For a proper dinner, you settle into the plastic arboretum of a dining room and sip your thematic Greenhouse, a dirty martini (olive-oil-washed vodka and Roquefort-stuffed olives — delish) as a warm baguette with butter and tapenade arrives. You can go into nosh mode with friends and spread French onion fondue with its cap of bubbling Gruyère over grilled bread, dip fries into a pot of pillowy, properly cooked mussels in a creamy broth enlivened with shallot and fresh bay leaf, and scoop up icy tiles of caviar-topped tuna from their tart yuzu bath.
If you’re looking for more of a date menu, then you could start with a generous, shareable Little Gem salad with green goddess, dill, and lemon — dressed with restraint and seasoned with a keen sense of acid balance. Restaurant salads don’t get much better. Then move on to a Dover sole for two, skillfully deboned tableside and napped with lemon-caper butter. (The velvety texture of this fish is everything.) I have not had a better cooked or fresher Dover sole in this city, nor (at a cost of $75) have I had a more reasonably priced one.
The kitchen is so consistent that its execution flaws stand out, like when asparagus tastes of gas from the grill or otherwise tasty eggplant fritters are greasy to the touch. Also, a $68 prime New York strip shouldn’t be half an inch thick. It’s like flank steak cosplay. Yet the misses are few and the pleasures many.
Here’s the thing, though. You put all these dishes together and La Serre comes off about as Provençal as one of those gold-and-blue polyester sunflower tablecloths.

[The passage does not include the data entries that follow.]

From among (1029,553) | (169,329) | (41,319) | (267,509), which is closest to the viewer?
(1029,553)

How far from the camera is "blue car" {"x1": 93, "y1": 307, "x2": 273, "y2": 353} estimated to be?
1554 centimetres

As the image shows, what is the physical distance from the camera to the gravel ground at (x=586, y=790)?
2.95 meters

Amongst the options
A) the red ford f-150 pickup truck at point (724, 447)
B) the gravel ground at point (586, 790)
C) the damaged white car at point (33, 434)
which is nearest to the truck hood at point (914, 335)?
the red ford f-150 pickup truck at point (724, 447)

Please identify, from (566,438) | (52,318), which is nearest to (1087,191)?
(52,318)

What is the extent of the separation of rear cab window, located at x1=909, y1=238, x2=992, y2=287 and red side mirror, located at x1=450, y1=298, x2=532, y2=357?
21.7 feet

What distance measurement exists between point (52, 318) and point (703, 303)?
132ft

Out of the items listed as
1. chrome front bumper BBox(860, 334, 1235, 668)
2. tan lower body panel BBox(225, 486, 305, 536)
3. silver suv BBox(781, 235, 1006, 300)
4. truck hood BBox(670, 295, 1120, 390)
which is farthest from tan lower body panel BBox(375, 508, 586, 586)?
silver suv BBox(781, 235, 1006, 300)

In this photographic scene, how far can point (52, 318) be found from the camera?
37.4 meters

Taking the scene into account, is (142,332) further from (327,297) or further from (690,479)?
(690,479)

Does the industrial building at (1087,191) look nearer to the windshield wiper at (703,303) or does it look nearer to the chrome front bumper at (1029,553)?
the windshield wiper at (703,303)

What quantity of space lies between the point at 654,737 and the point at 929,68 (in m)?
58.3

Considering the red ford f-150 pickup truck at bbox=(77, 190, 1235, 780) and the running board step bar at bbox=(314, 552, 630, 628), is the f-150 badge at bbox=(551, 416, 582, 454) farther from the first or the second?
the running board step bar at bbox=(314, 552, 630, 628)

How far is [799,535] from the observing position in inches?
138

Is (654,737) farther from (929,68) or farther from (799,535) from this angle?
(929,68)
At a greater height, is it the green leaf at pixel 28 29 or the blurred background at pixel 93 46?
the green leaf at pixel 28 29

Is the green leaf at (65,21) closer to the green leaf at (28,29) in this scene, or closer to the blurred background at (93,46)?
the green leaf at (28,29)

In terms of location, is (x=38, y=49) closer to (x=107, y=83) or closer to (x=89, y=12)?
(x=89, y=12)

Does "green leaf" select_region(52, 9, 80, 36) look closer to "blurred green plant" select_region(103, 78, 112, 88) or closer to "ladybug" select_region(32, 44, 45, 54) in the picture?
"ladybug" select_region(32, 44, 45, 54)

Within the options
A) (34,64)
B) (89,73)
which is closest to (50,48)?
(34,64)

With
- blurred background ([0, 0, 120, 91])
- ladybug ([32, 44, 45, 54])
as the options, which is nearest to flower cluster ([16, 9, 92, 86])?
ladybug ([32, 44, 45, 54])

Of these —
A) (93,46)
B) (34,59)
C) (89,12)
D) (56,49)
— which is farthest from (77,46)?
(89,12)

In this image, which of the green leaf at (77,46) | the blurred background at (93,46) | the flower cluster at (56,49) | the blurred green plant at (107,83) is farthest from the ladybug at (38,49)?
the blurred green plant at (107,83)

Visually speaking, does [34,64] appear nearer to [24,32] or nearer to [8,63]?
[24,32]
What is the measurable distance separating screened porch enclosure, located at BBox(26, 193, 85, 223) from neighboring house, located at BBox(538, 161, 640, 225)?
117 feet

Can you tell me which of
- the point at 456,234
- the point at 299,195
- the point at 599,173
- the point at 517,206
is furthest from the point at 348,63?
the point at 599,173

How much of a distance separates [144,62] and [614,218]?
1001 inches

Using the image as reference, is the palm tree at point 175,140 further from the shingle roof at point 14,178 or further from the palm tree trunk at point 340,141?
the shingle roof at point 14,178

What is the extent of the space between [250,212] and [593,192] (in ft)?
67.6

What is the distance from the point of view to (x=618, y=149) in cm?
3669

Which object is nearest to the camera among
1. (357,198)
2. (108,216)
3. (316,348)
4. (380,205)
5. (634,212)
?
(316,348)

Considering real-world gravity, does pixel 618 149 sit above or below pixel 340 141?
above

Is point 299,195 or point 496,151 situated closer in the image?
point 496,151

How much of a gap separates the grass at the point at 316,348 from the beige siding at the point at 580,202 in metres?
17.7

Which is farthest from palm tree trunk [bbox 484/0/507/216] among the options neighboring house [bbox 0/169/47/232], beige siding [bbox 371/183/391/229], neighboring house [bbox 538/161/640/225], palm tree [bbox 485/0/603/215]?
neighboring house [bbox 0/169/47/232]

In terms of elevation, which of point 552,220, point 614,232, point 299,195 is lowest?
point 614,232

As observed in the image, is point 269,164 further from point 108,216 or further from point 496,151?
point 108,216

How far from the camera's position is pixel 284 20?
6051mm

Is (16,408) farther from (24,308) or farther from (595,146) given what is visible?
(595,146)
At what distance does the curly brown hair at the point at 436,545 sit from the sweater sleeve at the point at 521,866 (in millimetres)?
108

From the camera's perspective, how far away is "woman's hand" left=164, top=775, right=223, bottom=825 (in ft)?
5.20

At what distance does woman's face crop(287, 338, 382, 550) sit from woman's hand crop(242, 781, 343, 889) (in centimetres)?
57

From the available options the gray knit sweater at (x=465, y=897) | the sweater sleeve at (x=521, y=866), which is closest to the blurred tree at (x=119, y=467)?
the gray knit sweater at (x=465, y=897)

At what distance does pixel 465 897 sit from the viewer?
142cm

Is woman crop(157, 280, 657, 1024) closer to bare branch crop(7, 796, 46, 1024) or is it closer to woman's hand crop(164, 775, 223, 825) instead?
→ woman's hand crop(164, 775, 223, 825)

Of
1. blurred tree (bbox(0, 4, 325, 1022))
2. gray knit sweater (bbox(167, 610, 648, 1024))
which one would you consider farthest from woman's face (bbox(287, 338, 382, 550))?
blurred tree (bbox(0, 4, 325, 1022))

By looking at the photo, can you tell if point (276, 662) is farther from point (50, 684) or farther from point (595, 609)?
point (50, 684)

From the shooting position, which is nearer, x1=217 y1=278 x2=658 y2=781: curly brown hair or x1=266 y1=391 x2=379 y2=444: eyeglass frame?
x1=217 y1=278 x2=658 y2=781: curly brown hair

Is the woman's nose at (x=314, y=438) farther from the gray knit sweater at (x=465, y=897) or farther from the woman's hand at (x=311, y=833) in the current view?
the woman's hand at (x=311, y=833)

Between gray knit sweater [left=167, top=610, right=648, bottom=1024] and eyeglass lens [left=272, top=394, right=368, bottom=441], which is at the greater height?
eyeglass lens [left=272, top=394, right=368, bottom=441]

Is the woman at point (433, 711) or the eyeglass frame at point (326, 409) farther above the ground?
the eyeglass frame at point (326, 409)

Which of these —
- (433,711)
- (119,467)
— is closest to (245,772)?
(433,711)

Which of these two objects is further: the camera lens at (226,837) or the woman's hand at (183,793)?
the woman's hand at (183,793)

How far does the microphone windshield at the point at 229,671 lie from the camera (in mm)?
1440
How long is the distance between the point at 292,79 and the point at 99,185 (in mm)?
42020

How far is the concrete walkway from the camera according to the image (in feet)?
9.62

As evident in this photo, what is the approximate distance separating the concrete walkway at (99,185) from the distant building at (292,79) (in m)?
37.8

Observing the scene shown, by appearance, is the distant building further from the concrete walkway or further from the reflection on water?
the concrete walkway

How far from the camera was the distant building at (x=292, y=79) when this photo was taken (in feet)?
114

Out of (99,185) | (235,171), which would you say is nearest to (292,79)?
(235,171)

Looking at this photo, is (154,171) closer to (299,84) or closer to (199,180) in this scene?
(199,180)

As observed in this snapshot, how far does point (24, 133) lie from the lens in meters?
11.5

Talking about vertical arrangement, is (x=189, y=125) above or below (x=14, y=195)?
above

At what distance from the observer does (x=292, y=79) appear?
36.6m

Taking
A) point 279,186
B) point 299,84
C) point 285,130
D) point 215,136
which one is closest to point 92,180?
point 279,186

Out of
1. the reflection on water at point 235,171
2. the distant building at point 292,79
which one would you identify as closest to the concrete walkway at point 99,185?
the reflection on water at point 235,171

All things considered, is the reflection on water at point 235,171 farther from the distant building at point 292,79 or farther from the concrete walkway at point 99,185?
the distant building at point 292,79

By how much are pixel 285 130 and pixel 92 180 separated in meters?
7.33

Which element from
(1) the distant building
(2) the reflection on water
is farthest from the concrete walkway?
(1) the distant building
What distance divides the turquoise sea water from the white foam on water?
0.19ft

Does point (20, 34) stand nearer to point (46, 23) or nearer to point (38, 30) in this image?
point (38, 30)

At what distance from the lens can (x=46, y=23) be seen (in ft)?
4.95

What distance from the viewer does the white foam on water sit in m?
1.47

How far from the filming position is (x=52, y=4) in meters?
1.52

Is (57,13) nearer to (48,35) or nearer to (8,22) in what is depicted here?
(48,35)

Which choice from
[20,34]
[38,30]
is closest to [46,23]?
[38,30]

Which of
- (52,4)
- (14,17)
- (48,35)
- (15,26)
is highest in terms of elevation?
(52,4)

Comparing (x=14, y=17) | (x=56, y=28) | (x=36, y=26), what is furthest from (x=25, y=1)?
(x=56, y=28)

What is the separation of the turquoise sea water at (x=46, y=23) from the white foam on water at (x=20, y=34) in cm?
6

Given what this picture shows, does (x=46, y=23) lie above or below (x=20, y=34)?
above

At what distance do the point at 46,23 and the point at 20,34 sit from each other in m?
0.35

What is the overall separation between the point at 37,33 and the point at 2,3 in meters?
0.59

A dinner here is not like walking through fields of lavender or hearing the mistral whispering in your ear. It is more an exercise in watching groups of young women in cocktail dresses taking selfies in front of a mirror etched with the word “Bienvenue,” telling the person sitting cheek by jowl at the next table that you like their very cool handbag, shouting a bit to be heard over the din, having an espresso martini for dessert.
La Serre means “hothouse” in French, and no better word could describe this very good, very Chicago restaurant.